FALLEN
you spent much of your summer
under the sun, on a grassy hillside
with nearby trees to run to whenever
the sun blazed so bright it burned your skin.

you had some comforting days
in the shadows
when the winds came in warm wafts
and rustled the adolescent leaves about
your sheltered, ungrateful, happy head.
but where were you when the leaves fell?
innocently, one by one, in varying shades of beauty.
your feet rustled through carcasses but your eyes were on the
horizon, on dying trees as they shone out their last light.

"what a beautiful sight," you said to horizon and sky,
to the leaves on the ground, dead corpses that you
mistook for angels when the wind caught them
momentarily as they plummeted to their deaths.

your neighbors raked and bagged the casualties and shipped
them off somewhere, or burned them in their backyards.
the only evidence that remained was the scent
of the leaves, lingering briefly in the crisp air.

you watched children jumping in the leaves
and eyed your rake, wishing that the sad task
of burying the dead could still be the same game you played
as you hid, giggling in the leaves, waiting to be found.

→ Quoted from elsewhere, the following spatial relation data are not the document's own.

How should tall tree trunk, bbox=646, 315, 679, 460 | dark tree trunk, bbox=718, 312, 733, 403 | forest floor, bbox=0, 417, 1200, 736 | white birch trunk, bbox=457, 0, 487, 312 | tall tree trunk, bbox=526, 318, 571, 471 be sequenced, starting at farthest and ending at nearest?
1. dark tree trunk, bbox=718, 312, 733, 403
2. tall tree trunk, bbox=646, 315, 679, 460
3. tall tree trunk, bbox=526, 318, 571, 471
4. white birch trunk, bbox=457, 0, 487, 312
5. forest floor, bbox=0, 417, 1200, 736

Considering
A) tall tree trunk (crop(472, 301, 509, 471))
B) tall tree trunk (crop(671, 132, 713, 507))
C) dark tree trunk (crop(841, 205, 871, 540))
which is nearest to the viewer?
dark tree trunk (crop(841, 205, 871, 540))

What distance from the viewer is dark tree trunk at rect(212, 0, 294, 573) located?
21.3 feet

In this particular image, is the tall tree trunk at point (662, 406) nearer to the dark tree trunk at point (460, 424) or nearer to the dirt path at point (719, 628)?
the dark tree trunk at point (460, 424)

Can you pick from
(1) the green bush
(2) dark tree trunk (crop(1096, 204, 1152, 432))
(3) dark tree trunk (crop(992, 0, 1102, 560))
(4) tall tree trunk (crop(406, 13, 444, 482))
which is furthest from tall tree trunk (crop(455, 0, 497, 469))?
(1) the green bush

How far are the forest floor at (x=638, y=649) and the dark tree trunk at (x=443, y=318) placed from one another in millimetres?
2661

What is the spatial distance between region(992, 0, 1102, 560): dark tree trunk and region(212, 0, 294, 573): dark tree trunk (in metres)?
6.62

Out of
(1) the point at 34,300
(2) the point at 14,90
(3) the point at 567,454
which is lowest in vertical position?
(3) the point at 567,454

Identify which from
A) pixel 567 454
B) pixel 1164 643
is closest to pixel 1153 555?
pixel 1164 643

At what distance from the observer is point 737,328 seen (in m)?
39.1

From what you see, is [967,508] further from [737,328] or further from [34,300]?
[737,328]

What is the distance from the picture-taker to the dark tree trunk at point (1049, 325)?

but your blanket of leaves has become filthy
it is soiled and rotten and smothers the dying grass.
the sun is absent and the winds are fierce and
only ever slap your bitter, frozen face.

you should clean up this mess that you lie in
if you ever expect your lawn to bloom next summer
but you never finish what you start, and your rake
will soon be buried with the leaves under blankets of snow.

you never see the sun anymore and when you do
it seems so cold and distant and is always disappearing
into the greyness, leaving you to stand alone and catch
the flakes that the sky spits in your hair, as winter sets in.

"nothing's permanent," you remind yourself. the seasons
will eventually change and the sun will return.
there will be new leaves, the trees will come alive,
and the grass will be green and soft and inviting.

but you have forgotten about the rake and your dead.
when the sun returns to melt away your blindness,
you will find the lost carcasses that choke your grounds
and you will find yourself as before, surrounded by the fallen.